Podemos aplicar esses conceitos para músculos que necessitam de maior desenvolvimento ou que você nota ou quer uma necessidade de desenvolver. Você pode aumentar a carga, número de repetições por série, número de séries e variar os exercícios de maneira programada.

Referências:

AHTIAINEN, Juha P. et al. Exercise type and volume alter signaling pathways regulating skeletal muscle glucose uptake and protein synthesis. European journal of applied physiology, v. 115, n. 9, p. 1835-1845, 2015.

Krieger, JW. Single vs. multiple sets of resistance exercise: A metaregression. J Strength Cond Res 23: 1890–1901, 2009

Krieger, JW. Single vs. multiple sets of resistance exercise for muscle hypertrophy: A meta-analysis. J Strength Cond Res 24: 1150–1159, 2010.

Schoenfeld, BJ. The mechanisms of muscle hypertrophy and theirapplication to resistance training. J Strength Cond Res 24: 2857–2872,2010.

CINTINEO, Harry P. et al. Acute Physiological Responses to an Intensity-And Time-Under-Tension-Equated Single-vs. Multiple-Set Resistance Training Bout in Trained Men. The Journal of Strength & Conditioning Research, v. 32, n. 12, p. 3310-3318, 2018.

Schoenfeld, BJ, Ratamess, NA, Peterson,MD, Contreras, B, Sonmez, GT, and Alvar, BA. Effects of different volume-equated resistance training loading strategies on muscular adaptations in well-trained men. J Strength Cond Res 28: 2909–2918, 2014.

SCHOENFELD, Brad J.; OGBORN, Dan; KRIEGER, James W. Dose-response relationship between weekly resistance training volume and increases in muscle mass: A systematic review and meta-analysis. Journal of sports sciences, v. 35, n. 11, p. 1073-1082, 2017.

EFTESTØL, Einar et al. Increased hypertrophic response with increased mechanical load in skeletal muscles receiving identical activity patterns. American Journal of Physiology-Cell Physiology, v. 311, n. 4, p. C616-C629, 2016.

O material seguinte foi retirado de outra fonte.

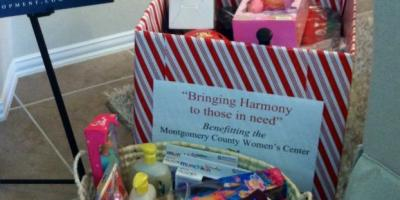 Harmony To Collect Unwrapped Gifts For Montgomery County Women's Center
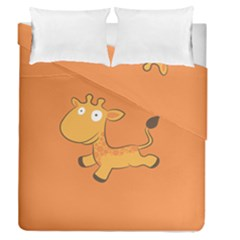 Giraffe Copy Duvet Cover Double Side (queen Size)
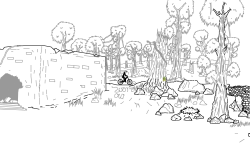 Ancient Forest Pre 2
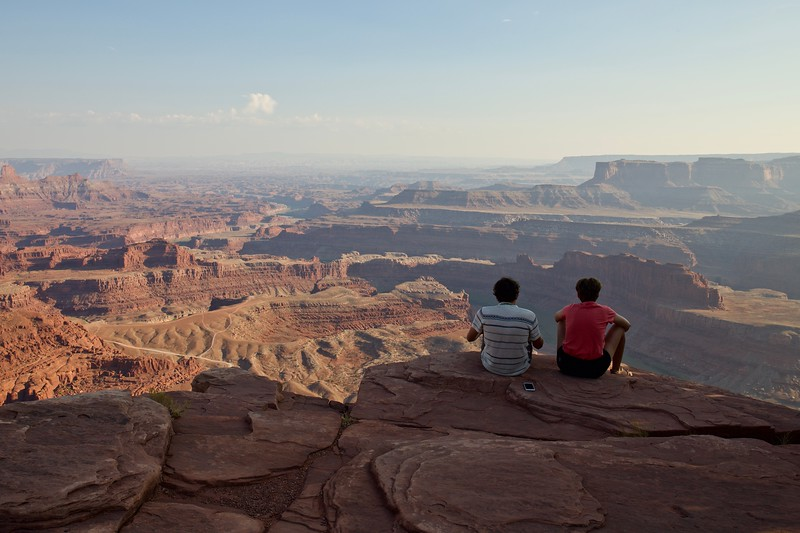 View from Dead Horse Point State Park, sunset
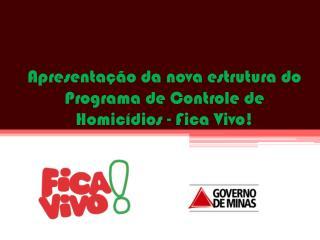 Apresentação da nova estrutura do Programa de Controle de Homicídios - Fica Vivo!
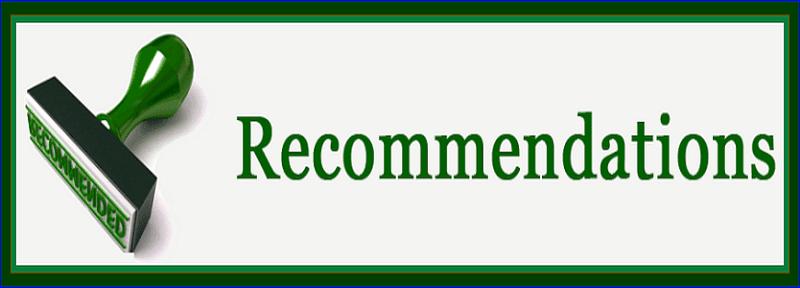 Rekomendasi Saham Mingguan 27062016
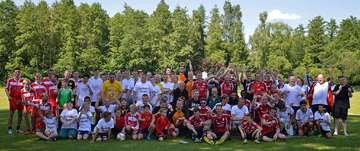 Drittes Straßenfußballturnier in Fintel am 2 Juni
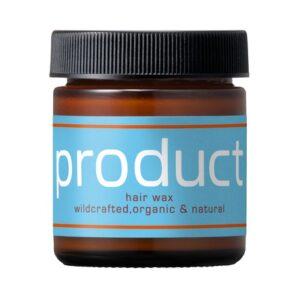 KOKOBUY product Hair Wax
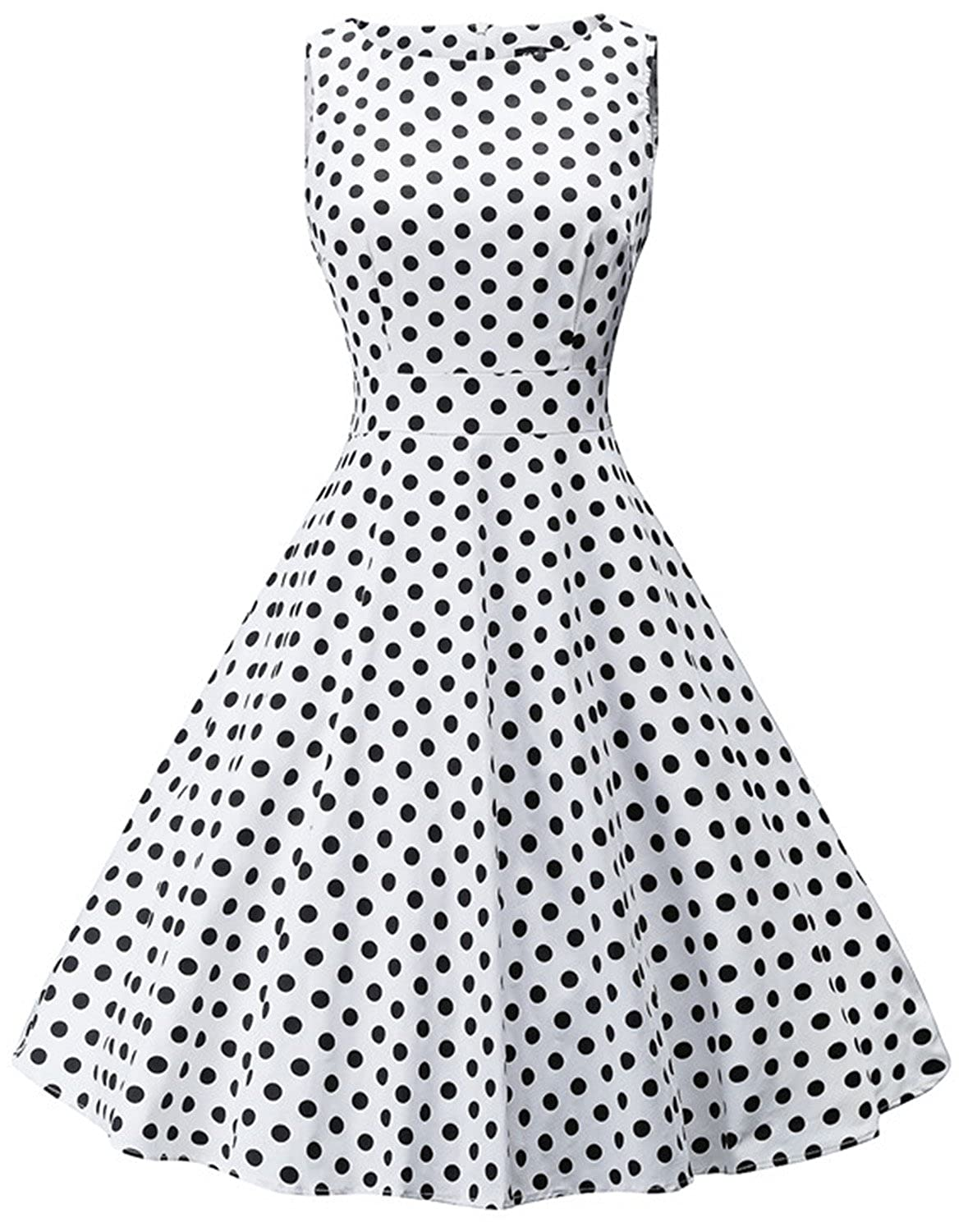 23337cf676a7 Features: Boatneck; Sleeveless; Polka Dot Print; Knee Length; Concealed  Zipper at Back; Fit and Flare Effects. Perfect for Birthday, Party Outfits  , Banquet ...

NEWMIRE, Daniel E.; WILLOUGHBY, Darryn S. Partial Compared with Full Range of Motion Resistance Training for Muscle Hypertrophy: A Brief Review and an Identification of Potential Mechanisms. The Journal of Strength & Conditioning Research, v. 32, n. 9, p. 2652-2664, 2018.

FIGUEIREDO, Vandré Casagrande; DE SALLES, Belmiro Freitas; TRAJANO, Gabriel S. Volume for muscle hypertrophy and health outcomes: the most effective variable in resistance training. Sports Medicine, v. 48, n. 3, p. 499-505, 2018.